1. Whether or not it is a reasonable regulation, either as a part of the contract or as a rule of the telegraph company, for the telegraph company to exclude from free delivery of telegrams any portion of a city within its legal territorial limits beyond a designated distance from an office of the company in that city, yet, where the rule or regulation provides that the telegraph company will, as the sender’s agent, at his request, deliver the message for an extra charge for such service, and where the telegraph company accepts a message for transmission over its wires to a distant city and collects the charges therefor, directed to a person whose address is given as a designated house number on a designated street in that city, and the company, at the time of receiving the message, fails to inform the sender that it will not be delivered free, because the place to which it is directed is beyond the free-delivery limits prescribed by the company in the city to which the message is directed, and the company fails, after the message has been transmitted, to notify the sender that the message can not be delivered because the place to which it is directed is beyond the free-delivery -limits in the city to which it is directed, the company by such conduct is negligent and is thereby estopped from setting up the rule, *153whether as a reasonable regulation or as a contract right, absolving it from its negligence. Bryan v. Western Union Telegraph Co., 133 N. C. 603 (45 S. E. 938); Hood v. Western Union Telegraph Co., 135 N. C. 622 (47 S. E. 607) ; Lyles v. Western Union Telegraph Co., 77 S. C. 174 (57 S. E. 725, 12 L. R. A. (N. S.) 534) ; Western Union Telegraph Co. v. Kuykendall (Tex Civ. App.), 86 S. W. 61. This is true although the sender may know that the sendee’s address is more than a mile beyond tile office of the telegraph company in the city to which the message is directed. The Federal rule which prevents a waiver or'estoppel by a public-service corporation, where such waiver or estoppel operates to give a preference or to effect a discrimination, does not operate to prevent the corporation from becoming estopped, by reason of its own negligent conduct or bad faith, from asserting a contract right, or from relying upon a valid rule or regulation of the corporation, governing the conduct of its business.
Decided January 22, 1929.
Adhered to on rehearing, March 2, 1929.
2. This being a suit ex delicto by the sender of an interstate message, against the telegraph company, in which the petition prays for nominal damages for the failure by the defendant to deliver the message to the person to whom it was addressed, and, under the above rulings, the evidence authorizing a verdict for the plaintiff in nominal damages, the court erred in awarding a nonsuit. Western Union Telegraph Co. v. Petteway, 21 Ga. App. 725 (94 S. E. 1032); Wright v. Smith, 128 Ga. 432 (57 S. E. 684) ; Sparks Milling Co. v. Western Union Telegraph Co., 9 Ga. App. 728 (72 S. E. 179); Civil Code (1910), § 4502.

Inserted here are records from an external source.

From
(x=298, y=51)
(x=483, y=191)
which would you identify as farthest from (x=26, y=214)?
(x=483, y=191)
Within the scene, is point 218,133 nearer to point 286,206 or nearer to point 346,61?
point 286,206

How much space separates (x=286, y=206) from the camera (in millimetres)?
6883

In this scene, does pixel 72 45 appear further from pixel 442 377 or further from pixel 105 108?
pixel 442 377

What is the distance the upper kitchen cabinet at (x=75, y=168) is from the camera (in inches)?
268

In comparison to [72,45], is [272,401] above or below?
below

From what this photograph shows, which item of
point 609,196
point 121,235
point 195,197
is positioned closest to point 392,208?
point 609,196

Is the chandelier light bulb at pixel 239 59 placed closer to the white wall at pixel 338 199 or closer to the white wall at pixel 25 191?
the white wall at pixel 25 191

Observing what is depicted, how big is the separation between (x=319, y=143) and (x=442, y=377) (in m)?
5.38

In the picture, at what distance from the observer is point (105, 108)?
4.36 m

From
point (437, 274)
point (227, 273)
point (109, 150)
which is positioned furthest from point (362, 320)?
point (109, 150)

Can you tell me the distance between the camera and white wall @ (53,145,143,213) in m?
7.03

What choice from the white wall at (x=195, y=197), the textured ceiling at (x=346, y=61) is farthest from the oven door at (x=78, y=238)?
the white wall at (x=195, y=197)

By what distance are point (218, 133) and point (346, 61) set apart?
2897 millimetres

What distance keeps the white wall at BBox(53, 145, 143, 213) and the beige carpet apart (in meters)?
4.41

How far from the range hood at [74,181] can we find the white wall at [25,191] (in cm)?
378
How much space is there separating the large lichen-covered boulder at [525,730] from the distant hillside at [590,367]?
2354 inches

3 Whether the rule relieving the telegraph company from free delivery of telegraphic messages beyond certain territorial limits was a rule adopted by the interstate commerce commission is not a question presented here, since the evidence fails to disclose the promulgation of such rule by the commission. Robinson v. Baltimore &c. Railroad Co., 222 U. S. 506 (32 Sup. Ct. 114, 56 L. ed. 288) ; House v. Chicago &c. Railroad Co., 30 S. D. 321 (138 N. W. 809, Ann. Cas. 1915C, 1045) ; Thompson v. San Antonio &c. Railroad Co., 11 Texas Civ. App. 145 (32 S. W. 427) ; 23 C. J. 102.
Judgment reversed.
Jenkins, P. J., and Bell, J., concur.
*155Porter & Mebane, for plaintiff.
Graham Wright, Howell, Heyman & Bolding, for defendant.